Intermediate moisture foods (IMF) are shelf-stable products that have water activities of 0.6-0.85, with a moisture content ranging from 15% - 40% and are edible without rehydration. [1] These food products are below the minimum water activity for most bacteria (0.90), but are susceptible to yeast and mold growth. Historically, ancient civilizations would produce IMF using methods such as sun drying, roasting over fire and adding salt to preserve food for winter months or when preparing for travel. [2] Currently, this form of processing is achieved by using one of four methods: partial drying, osmotic drying using a humectant, dry infusion and by formulation. [3] A variety of products are classified as IMF, such as dried fruits, sugar added commodities, marshmallows, and pie fillings. [3]

Contents

Shelf-life and safety

The purpose of IMF foods is to achieve a water activity that the food can be stored safely without refrigeration. However, the food is not sterile. Staphylococcus aureus is a microorganism of concern as it can grow and produce specific enterotoxins in water activities of 0.83-0.86 under aerobic conditions. [2] Because of this, proper handling, storage, hygiene and good manufacturing practices are necessary to prevent Staphylococcus aureus. [2] Molds of Aspergillis and Penicillium species can grow and produce harmful mycotoxins at water activity 0.77-0.85. [2] Salmonella and Bacillus cereus are the primary pathogens of concern with low-moisture foods and IMFs. [4] Most illnesses associated with low-moisture foods or IMFs have been caused by Salmonella spp. To reduce the risk of bacterial growth, products are treated with a combination of low pH, addition of sugar, salt and preservatives, and a thermal process that can eliminate pathogens and extend shelf-life. [5] In the case of yeasts and molds, chemical preservatives such as sorbates and propionates are used to inhibit their growth. [2]

Processing

Partial drying

To achieve 0.6-0.84 water activity in food products, partial drying is employed for raw food that naturally have a high amount of humectants such as raisins, apricots, prunes and sultanas. [3] Humectants are solutes (such as sugar or salt) that immobilize water in food. The drying process removes free water, and the humectants in the product bind the rest of the water, not allowing it to be utilized for chemical reactions or for microbial use. [2]

Osmotic drying using a humectant

Osmotic dehydration is the process of soaking food in highly concentrated solutions of humectant. Salt and sugar are commonly used humectants for this process. Water diffusion from the food to the humectant solution is caused by osmotic pressure. The water is replaced by the humectant, which results in a lowered water activity for the food product. [3] Osmotic dehydration process results in two way mass transfer in regards to the moisture lost and the solids gained, with moisture loss being much greater than the addition of solids. [6] Advantages of osmotic dehydration include low processing temperatures, short drying times, and 20-30% lower energy consumption than typical dehydration processes. [6] Sugar is used as the humectant for candied intermediate moisture fruits, and salt is used for intermediate moisture vegetables and fish. [3] Additionally, a mixture of humectants can be formulated to manipulate the sensory properties of the food product. [2] Osmotic drying using a humectant results in a soft texture in the final product. [2]

Dry infusion

Dry infusion is the combination of partial dehydration and osmotic dehydration using a humectant.

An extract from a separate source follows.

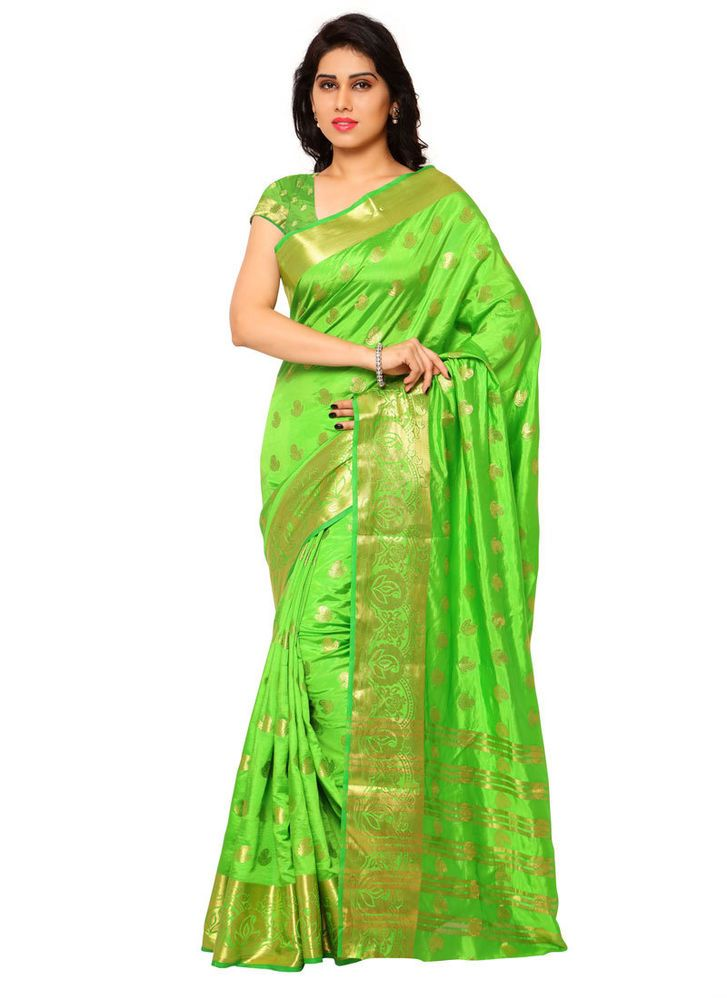 Pakistani Saree Bollywood Traditional Wedding Sari Ethnic Party Indian Designer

The food product is first dehydrated and then the resultant product is added to a humectant solution to reach the desired water activity. [2] This method is desirable because it results in a higher quality and more appealing product. However, more energy is used for this method because it is two processing steps combined. Dry infusion is primarily employed by the U.S military and NASA for production of IMF to produce safe, palatable food that can be consumed much later than it is produced. [2]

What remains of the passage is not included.